(DATA TO USE Opens)

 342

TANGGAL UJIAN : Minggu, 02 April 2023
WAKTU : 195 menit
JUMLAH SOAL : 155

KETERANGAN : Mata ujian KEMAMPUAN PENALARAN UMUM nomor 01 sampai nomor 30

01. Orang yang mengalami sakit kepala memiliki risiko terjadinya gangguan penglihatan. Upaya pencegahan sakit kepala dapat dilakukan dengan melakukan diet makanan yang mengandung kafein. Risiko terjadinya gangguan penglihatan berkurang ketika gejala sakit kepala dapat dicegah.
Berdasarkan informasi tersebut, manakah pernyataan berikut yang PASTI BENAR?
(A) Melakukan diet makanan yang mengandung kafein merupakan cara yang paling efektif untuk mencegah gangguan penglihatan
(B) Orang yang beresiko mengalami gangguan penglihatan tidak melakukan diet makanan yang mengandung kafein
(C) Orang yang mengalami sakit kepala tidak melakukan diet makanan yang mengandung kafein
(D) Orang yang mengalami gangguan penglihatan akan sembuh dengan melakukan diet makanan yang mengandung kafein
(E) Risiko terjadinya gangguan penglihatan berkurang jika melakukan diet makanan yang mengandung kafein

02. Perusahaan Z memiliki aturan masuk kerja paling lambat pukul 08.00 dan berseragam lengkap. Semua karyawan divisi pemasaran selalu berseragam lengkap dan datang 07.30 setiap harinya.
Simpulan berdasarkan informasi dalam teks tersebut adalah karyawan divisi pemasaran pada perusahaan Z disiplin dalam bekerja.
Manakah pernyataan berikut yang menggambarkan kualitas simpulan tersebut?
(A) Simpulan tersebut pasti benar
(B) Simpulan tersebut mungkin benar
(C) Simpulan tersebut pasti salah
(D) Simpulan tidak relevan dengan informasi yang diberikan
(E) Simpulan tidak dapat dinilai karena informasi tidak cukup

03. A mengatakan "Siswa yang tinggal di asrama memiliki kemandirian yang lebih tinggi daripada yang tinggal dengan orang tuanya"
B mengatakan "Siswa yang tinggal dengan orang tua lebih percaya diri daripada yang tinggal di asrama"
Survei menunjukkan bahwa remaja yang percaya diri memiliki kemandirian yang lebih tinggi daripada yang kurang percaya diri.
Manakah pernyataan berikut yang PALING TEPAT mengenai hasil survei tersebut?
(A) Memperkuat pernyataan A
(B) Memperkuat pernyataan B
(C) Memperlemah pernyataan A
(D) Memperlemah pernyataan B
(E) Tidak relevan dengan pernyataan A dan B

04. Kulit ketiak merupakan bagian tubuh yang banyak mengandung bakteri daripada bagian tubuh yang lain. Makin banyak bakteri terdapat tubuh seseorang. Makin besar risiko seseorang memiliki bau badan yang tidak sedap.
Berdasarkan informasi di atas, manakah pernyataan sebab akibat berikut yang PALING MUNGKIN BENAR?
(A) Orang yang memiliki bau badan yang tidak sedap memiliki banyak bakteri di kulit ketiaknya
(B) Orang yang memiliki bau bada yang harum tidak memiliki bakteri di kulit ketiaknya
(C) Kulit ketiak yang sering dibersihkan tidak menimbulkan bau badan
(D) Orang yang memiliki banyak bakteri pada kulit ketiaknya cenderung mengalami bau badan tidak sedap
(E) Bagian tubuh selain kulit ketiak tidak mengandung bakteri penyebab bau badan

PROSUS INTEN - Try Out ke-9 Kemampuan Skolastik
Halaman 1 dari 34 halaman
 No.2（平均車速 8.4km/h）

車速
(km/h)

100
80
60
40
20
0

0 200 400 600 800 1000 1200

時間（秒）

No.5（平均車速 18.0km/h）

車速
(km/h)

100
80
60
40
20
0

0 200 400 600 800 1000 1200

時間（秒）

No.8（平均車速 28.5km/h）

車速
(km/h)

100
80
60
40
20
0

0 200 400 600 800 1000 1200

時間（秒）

(DATA TO USE Closes)

GOAL OF THE EXERCISE:
Starting at the first line and ending at the last, retype the entries above.

REPLY:
 342

TANGGAL UJIAN : Minggu, 02 April 2023
WAKTU : 195 menit
JUMLAH SOAL : 155

KETERANGAN : Mata ujian KEMAMPUAN PENALARAN UMUM nomor 01 sampai nomor 30

01. Orang yang mengalami sakit kepala memiliki risiko terjadinya gangguan penglihatan. Upaya pencegahan sakit kepala dapat dilakukan dengan melakukan diet makanan yang mengandung kafein. Risiko terjadinya gangguan penglihatan berkurang ketika gejala sakit kepala dapat dicegah.
Berdasarkan informasi tersebut, manakah pernyataan berikut yang PASTI BENAR?
(A) Melakukan diet makanan yang mengandung kafein merupakan cara yang paling efektif untuk mencegah gangguan penglihatan
(B) Orang yang beresiko mengalami gangguan penglihatan tidak melakukan diet makanan yang mengandung kafein
(C) Orang yang mengalami sakit kepala tidak melakukan diet makanan yang mengandung kafein
(D) Orang yang mengalami gangguan penglihatan akan sembuh dengan melakukan diet makanan yang mengandung kafein
(E) Risiko terjadinya gangguan penglihatan berkurang jika melakukan diet makanan yang mengandung kafein

02. Perusahaan Z memiliki aturan masuk kerja paling lambat pukul 08.00 dan berseragam lengkap. Semua karyawan divisi pemasaran selalu berseragam lengkap dan datang 07.30 setiap harinya.
Simpulan berdasarkan informasi dalam teks tersebut adalah karyawan divisi pemasaran pada perusahaan Z disiplin dalam bekerja.
Manakah pernyataan berikut yang menggambarkan kualitas simpulan tersebut?
(A) Simpulan tersebut pasti benar
(B) Simpulan tersebut mungkin benar
(C) Simpulan tersebut pasti salah
(D) Simpulan tidak relevan dengan informasi yang diberikan
(E) Simpulan tidak dapat dinilai karena informasi tidak cukup

03. A mengatakan "Siswa yang tinggal di asrama memiliki kemandirian yang lebih tinggi daripada yang tinggal dengan orang tuanya"
B mengatakan "Siswa yang tinggal dengan orang tua lebih percaya diri daripada yang tinggal di asrama"
Survei menunjukkan bahwa remaja yang percaya diri memiliki kemandirian yang lebih tinggi daripada yang kurang percaya diri.
Manakah pernyataan berikut yang PALING TEPAT mengenai hasil survei tersebut?
(A) Memperkuat pernyataan A
(B) Memperkuat pernyataan B
(C) Memperlemah pernyataan A
(D) Memperlemah pernyataan B
(E) Tidak relevan dengan pernyataan A dan B

04. Kulit ketiak merupakan bagian tubuh yang banyak mengandung bakteri daripada bagian tubuh yang lain. Makin banyak bakteri terdapat tubuh seseorang. Makin besar risiko seseorang memiliki bau badan yang tidak sedap.
Berdasarkan informasi di atas, manakah pernyataan sebab akibat berikut yang PALING MUNGKIN BENAR?
(A) Orang yang memiliki bau badan yang tidak sedap memiliki banyak bakteri di kulit ketiaknya
(B) Orang yang memiliki bau bada yang harum tidak memiliki bakteri di kulit ketiaknya
(C) Kulit ketiak yang sering dibersihkan tidak menimbulkan bau badan
(D) Orang yang memiliki banyak bakteri pada kulit ketiaknya cenderung mengalami bau badan tidak sedap
(E) Bagian tubuh selain kulit ketiak tidak mengandung bakteri penyebab bau badan

PROSUS INTEN - Try Out ke-9 Kemampuan Skolastik
Halaman 1 dari 34 halaman
 No.2（平均車速 8.4km/h）

車速
(km/h)

100
80
60
40
20
0

0 200 400 600 800 1000 1200

時間（秒）

No.5（平均車速 18.0km/h）

車速
(km/h)

100
80
60
40
20
0

0 200 400 600 800 1000 1200

時間（秒）

No.8（平均車速 28.5km/h）

車速
(km/h)

100
80
60
40
20
0

0 200 400 600 800 1000 1200

時間（秒）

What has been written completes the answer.